[Start]
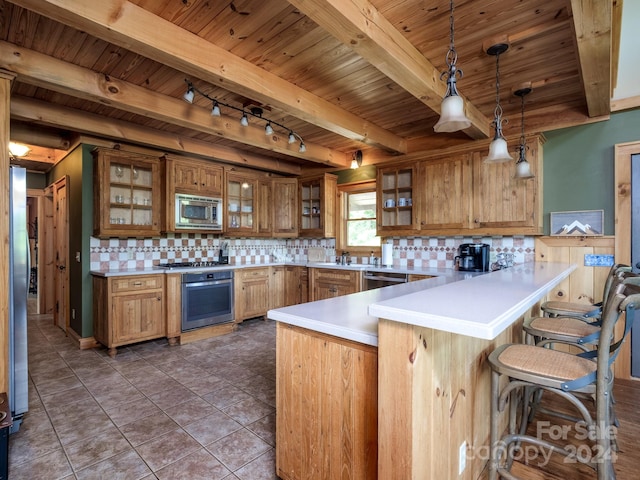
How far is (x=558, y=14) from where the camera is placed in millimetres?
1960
[End]
[Start]
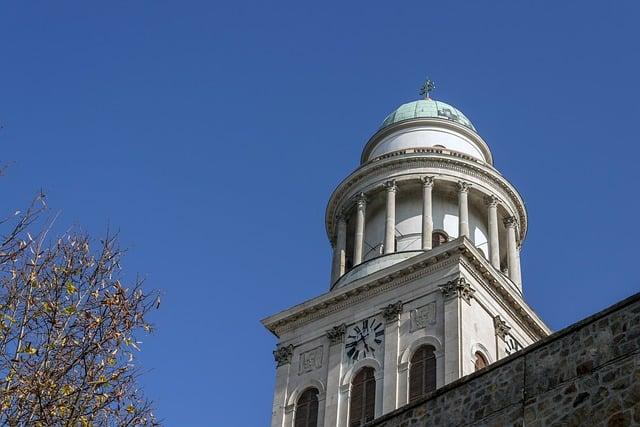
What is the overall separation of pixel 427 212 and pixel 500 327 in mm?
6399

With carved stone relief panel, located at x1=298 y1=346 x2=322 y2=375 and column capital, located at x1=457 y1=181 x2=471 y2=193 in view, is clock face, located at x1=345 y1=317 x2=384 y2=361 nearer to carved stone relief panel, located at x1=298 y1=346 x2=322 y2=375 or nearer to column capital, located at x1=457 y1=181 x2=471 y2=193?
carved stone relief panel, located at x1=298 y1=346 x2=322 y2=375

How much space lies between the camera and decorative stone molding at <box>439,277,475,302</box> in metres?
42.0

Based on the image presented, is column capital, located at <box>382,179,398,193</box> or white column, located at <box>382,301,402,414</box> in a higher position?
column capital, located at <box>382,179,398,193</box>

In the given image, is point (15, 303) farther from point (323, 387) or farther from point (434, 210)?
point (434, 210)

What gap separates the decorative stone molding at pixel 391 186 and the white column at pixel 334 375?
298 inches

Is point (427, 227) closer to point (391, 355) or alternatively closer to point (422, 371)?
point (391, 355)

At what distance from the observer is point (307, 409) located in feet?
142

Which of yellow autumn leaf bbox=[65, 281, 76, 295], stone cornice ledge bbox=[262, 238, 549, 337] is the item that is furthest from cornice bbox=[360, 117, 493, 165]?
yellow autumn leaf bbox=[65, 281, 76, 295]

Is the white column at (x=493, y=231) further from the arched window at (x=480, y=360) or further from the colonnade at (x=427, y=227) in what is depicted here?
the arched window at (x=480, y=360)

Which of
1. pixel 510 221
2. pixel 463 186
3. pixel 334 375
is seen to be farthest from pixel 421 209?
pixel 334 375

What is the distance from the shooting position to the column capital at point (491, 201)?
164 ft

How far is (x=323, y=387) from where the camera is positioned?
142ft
[End]
[Start]
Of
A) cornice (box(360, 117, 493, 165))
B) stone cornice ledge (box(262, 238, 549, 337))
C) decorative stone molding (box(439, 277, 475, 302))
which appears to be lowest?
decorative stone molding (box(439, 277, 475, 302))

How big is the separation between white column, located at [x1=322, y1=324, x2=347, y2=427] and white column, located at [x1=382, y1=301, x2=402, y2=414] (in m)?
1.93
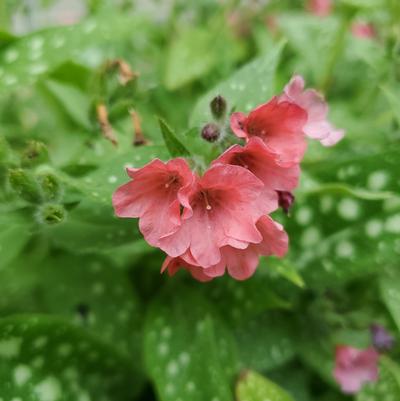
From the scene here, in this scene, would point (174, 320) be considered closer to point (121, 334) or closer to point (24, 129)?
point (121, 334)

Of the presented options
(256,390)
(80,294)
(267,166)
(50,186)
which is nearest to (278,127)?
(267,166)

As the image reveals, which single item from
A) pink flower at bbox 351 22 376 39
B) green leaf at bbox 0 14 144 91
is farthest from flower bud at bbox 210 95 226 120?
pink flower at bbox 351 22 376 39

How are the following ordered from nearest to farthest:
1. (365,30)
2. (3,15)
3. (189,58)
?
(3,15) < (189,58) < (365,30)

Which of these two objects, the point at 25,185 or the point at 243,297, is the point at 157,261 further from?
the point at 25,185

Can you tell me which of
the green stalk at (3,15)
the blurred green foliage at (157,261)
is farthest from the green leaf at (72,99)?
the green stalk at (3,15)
[End]
### Written problem
Pull out every line of the records that contains the word "separation". Case counts.

### Complete answer
What is the overall separation of pixel 427 212 and pixel 500 327 in mm?
How big is the separation between white column, located at [x1=322, y1=324, x2=347, y2=427] and white column, located at [x1=382, y1=301, x2=402, y2=414] (in m)?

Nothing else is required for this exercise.